What you need to do: Rewrite all the entries below as a numbered list, one line per item, leaving out the blank lines.
:: Raw data
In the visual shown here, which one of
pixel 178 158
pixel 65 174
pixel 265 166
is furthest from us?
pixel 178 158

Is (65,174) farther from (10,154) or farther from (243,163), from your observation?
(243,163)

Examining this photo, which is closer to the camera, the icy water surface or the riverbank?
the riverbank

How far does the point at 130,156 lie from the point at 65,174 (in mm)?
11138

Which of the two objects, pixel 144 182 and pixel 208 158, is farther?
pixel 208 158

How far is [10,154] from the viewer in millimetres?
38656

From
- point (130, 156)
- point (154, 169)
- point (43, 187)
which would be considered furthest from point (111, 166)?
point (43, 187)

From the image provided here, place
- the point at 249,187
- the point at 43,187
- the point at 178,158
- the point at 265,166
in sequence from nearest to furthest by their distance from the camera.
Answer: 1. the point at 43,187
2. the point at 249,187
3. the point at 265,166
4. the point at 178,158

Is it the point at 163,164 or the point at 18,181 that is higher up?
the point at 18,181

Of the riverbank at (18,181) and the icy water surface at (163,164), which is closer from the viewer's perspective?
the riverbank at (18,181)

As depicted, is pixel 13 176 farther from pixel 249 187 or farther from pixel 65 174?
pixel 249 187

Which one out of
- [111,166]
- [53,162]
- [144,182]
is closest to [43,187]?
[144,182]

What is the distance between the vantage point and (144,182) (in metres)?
::::
Correct answer:
1. In the visual shown here, which one of
2. pixel 178 158
3. pixel 65 174
4. pixel 265 166
5. is furthest from us?
6. pixel 178 158
7. Is (65,174) farther from (10,154) or farther from (243,163), from your observation?
8. (243,163)
9. Examining this photo, which is closer to the camera, the icy water surface or the riverbank?
10. the riverbank
11. How far does the point at 130,156 lie from the point at 65,174 (in mm)?
12. 11138
13. Which of the two objects, pixel 144 182 and pixel 208 158, is farther?
14. pixel 208 158
15. How far is [10,154] from the viewer in millimetres?
16. 38656
17. From
18. - point (130, 156)
19. - point (154, 169)
20. - point (43, 187)
21. which would be considered furthest from point (111, 166)?
22. point (43, 187)
23. From the image provided here, place
24. - the point at 249,187
25. - the point at 43,187
26. - the point at 178,158
27. - the point at 265,166
28. in sequence from nearest to furthest by their distance from the camera.
29. Answer: 1. the point at 43,187
30. 2. the point at 249,187
31. 3. the point at 265,166
32. 4. the point at 178,158
33. Is it the point at 163,164 or the point at 18,181 that is higher up?
34. the point at 18,181
35. Of the riverbank at (18,181) and the icy water surface at (163,164), which is closer from the viewer's perspective?
36. the riverbank at (18,181)
37. As depicted, is pixel 13 176 farther from pixel 249 187 or farther from pixel 65 174?
38. pixel 249 187
39. Which one out of
40. - [111,166]
41. - [53,162]
42. - [144,182]
43. is closest to [43,187]?
44. [144,182]
45. What is the distance between the vantage point and (144,182) (in metres)?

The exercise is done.